Два года назад Чехов говорил, что «лень жить», «жить как будто бы надоело». Зимой 1894 года написал Суворину: «Кажется, я психически здоров. Правда, нет особенного желания жить, но это пока не болезнь в настоящем смысле, а нечто, вероятно, переходное и житейски естественное». Видимо, это «переходное» состояние разрешилось, и хотя он поминал «дохлую смерть», но словно отодвинул мысли о ней. Говорил, что ему «хочется жить», что его тянет куда-то «какая-то сила», и «захотелось куда-нибудь подальше, туда, где горизонт видно». Даже заговорил о новом пальто, о поездке за границу: «А хорошо бы где-нибудь в Швейцарии или Тироле нанять комнатку и прожить на одном месте месяца два, наслаждаясь природой, одиночеством и праздностью, которую я очень люблю». Может быть, он думал о Лике, звавшей его в Швейцарию?
В его письмах зазвучали другие ноты: «У нас сенокос, коварный сенокос. Запах свежего сена пьянит и дурманит, так что достаточно часа два посидеть на копне, чтобы вообразить себя в объятиях голой женщины».

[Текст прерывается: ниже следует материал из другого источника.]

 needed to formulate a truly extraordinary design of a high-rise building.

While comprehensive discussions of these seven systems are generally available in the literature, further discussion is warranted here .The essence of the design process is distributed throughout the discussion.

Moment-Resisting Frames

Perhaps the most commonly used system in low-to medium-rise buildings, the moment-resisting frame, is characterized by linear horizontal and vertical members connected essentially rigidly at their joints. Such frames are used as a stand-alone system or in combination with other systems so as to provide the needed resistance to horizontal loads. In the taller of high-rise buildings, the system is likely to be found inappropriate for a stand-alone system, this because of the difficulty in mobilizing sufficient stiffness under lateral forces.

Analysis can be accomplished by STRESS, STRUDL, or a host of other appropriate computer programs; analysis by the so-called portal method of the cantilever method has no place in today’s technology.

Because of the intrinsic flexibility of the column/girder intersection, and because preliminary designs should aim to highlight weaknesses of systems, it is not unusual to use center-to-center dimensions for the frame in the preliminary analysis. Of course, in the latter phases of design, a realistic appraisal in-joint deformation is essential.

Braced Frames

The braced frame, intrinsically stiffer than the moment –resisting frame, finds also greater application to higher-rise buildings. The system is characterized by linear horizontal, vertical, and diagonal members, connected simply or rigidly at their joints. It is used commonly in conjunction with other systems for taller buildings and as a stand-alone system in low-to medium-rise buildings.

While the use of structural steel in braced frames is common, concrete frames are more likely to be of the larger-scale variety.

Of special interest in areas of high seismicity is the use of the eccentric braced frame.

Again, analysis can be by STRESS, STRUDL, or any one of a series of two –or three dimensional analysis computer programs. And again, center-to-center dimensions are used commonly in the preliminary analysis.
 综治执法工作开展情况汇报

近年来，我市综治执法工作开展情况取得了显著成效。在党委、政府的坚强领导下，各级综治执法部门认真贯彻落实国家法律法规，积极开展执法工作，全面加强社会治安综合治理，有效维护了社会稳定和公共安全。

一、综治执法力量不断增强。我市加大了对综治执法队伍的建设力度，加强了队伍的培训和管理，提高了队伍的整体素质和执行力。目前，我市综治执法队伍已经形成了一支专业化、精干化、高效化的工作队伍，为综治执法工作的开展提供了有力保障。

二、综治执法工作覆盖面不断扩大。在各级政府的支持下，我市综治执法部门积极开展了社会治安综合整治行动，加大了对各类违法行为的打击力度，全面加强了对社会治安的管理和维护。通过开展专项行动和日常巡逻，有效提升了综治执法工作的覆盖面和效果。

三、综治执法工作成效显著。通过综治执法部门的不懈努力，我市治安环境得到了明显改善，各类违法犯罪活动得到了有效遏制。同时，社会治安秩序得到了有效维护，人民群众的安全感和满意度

Чехов подчеркивал, что хочется ему житейской радости, «болтовни о пустяках», морских купаний, степного воздуха. Будто на прощанье, как перед длительным постом. Недаром упомянул заговены, последний день Масленицы: «А я стал мечтать о том, чтобы опять проехаться по степи и пожить там под открытым небом хотя одни сутки. Как-то лет 10 назад я занимался спиритизмом и вызванный мною Тургенев ответил мне: „Жизнь твоя близится к закату“. И в самом деле мне теперь так сильно хочется всякой всячины, как будто наступили заговены. Так бы, кажется, всё съел: и степь, и заграницу, и хороший роман… И какая-то сила, точно предчувствие, торопит, чтобы я спешил». Но почувствовав, что приоткрыл нечто сокровенное, тут же оговорился: «А может быть, и не предчувствие, а просто жаль, что жизнь течет так однообразно и вяло. Протест души, так сказать».
Так бывало не раз. Чехов в чем-то признавался, но потом смягчал свои слова. Словно не перекладывал ношу на другого, оставался наедине со своими чувствами, с тем, что трудно, невозможно объяснить. Несколько раз промелькнувшие слова «какая-то сила» и дотоле не упоминавшееся воспоминание набрасывали насмешливый покров на упоминание смерти, но называемые им сроки обретали особый смысл («10 лет…», «5 лет…»).